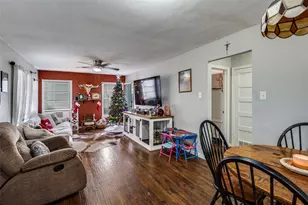 606 Tamara Ln, Grand Prairie, TX 75051 - Photo 12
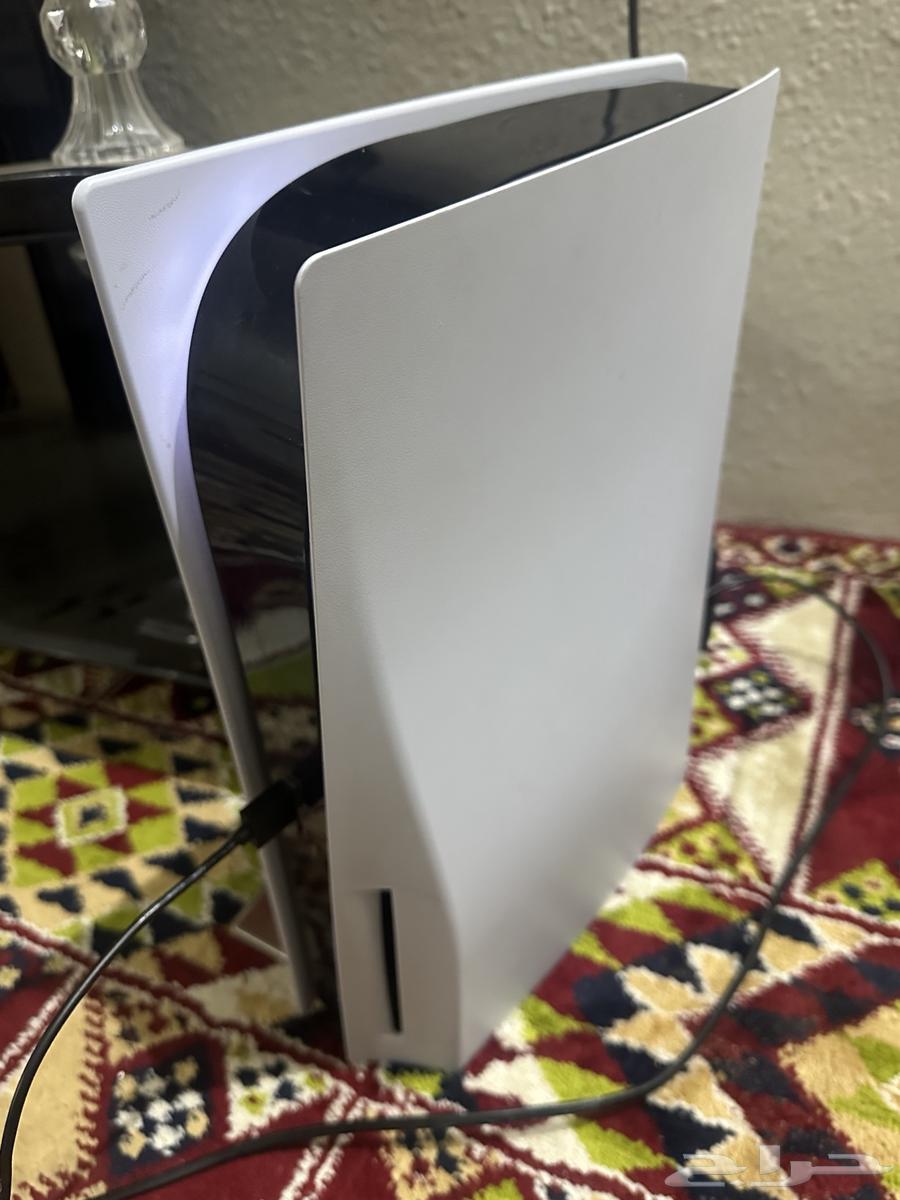 سوني 5 للبيع64363383210113110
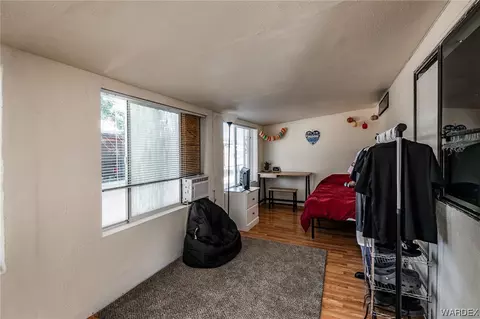 1535 E John L Ave, Kingman, AZ 86409 photo 21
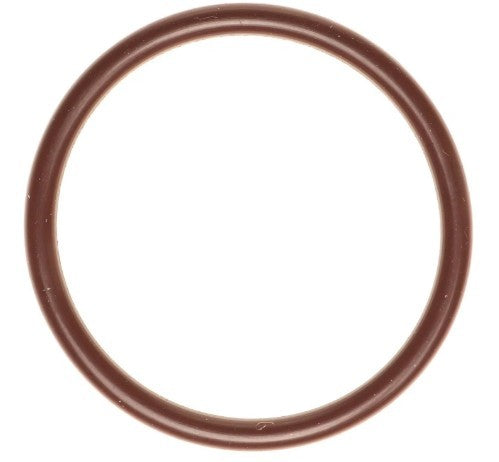 D33730 MAHLE ORIGINAL/CLEVITE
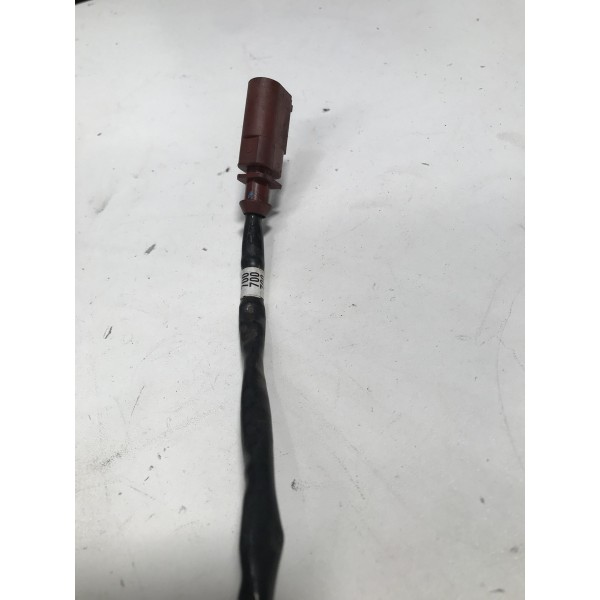Sonda Lambda Amarok 2.0 2013 A 2019 2020  Original 03l906262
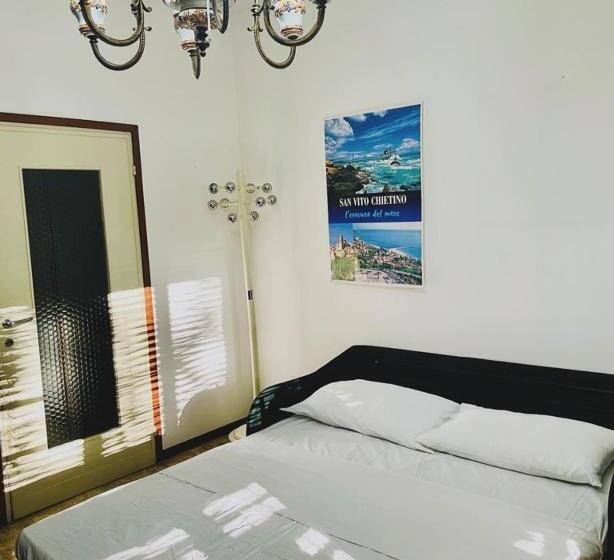 经济房, Paolohome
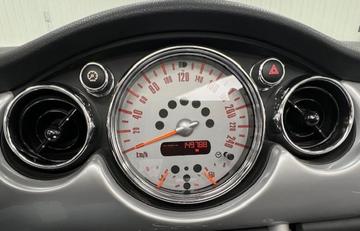 Mini Cooper 2008 - Thumbnail 16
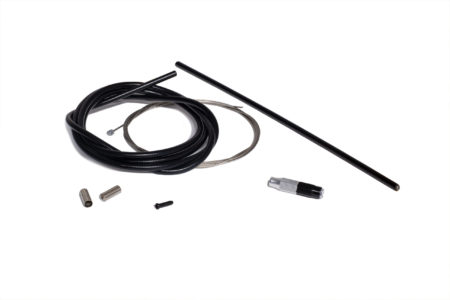 Universal Dropper Cable Kit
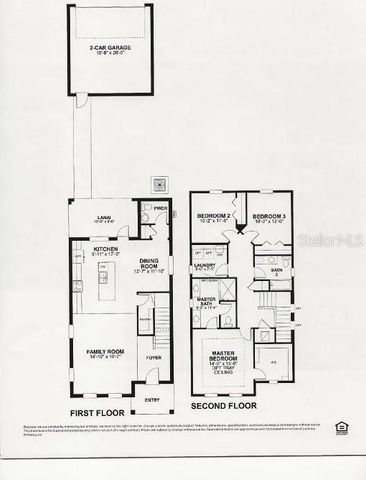13075 SPRING GROVE WAY, Winter Garden, FL 34787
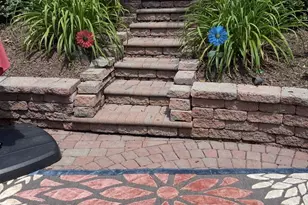 11 Bryn Mawr Ave, Pottsville, PA 17901 - Photo 49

JOB ITEM » Copy all ten entries above character for character, leaving the pictures out and keeping only their text.

ANSWER SECTION »
 606 Tamara Ln, Grand Prairie, TX 75051 - Photo 12
 سوني 5 للبيع64363383210113110
 1535 E John L Ave, Kingman, AZ 86409 photo 21
 D33730 MAHLE ORIGINAL/CLEVITE
Sonda Lambda Amarok 2.0 2013 A 2019 2020  Original 03l906262
 经济房, Paolohome
 Mini Cooper 2008 - Thumbnail 16
 Universal Dropper Cable Kit
13075 SPRING GROVE WAY, Winter Garden, FL 34787
 11 Bryn Mawr Ave, Pottsville, PA 17901 - Photo 49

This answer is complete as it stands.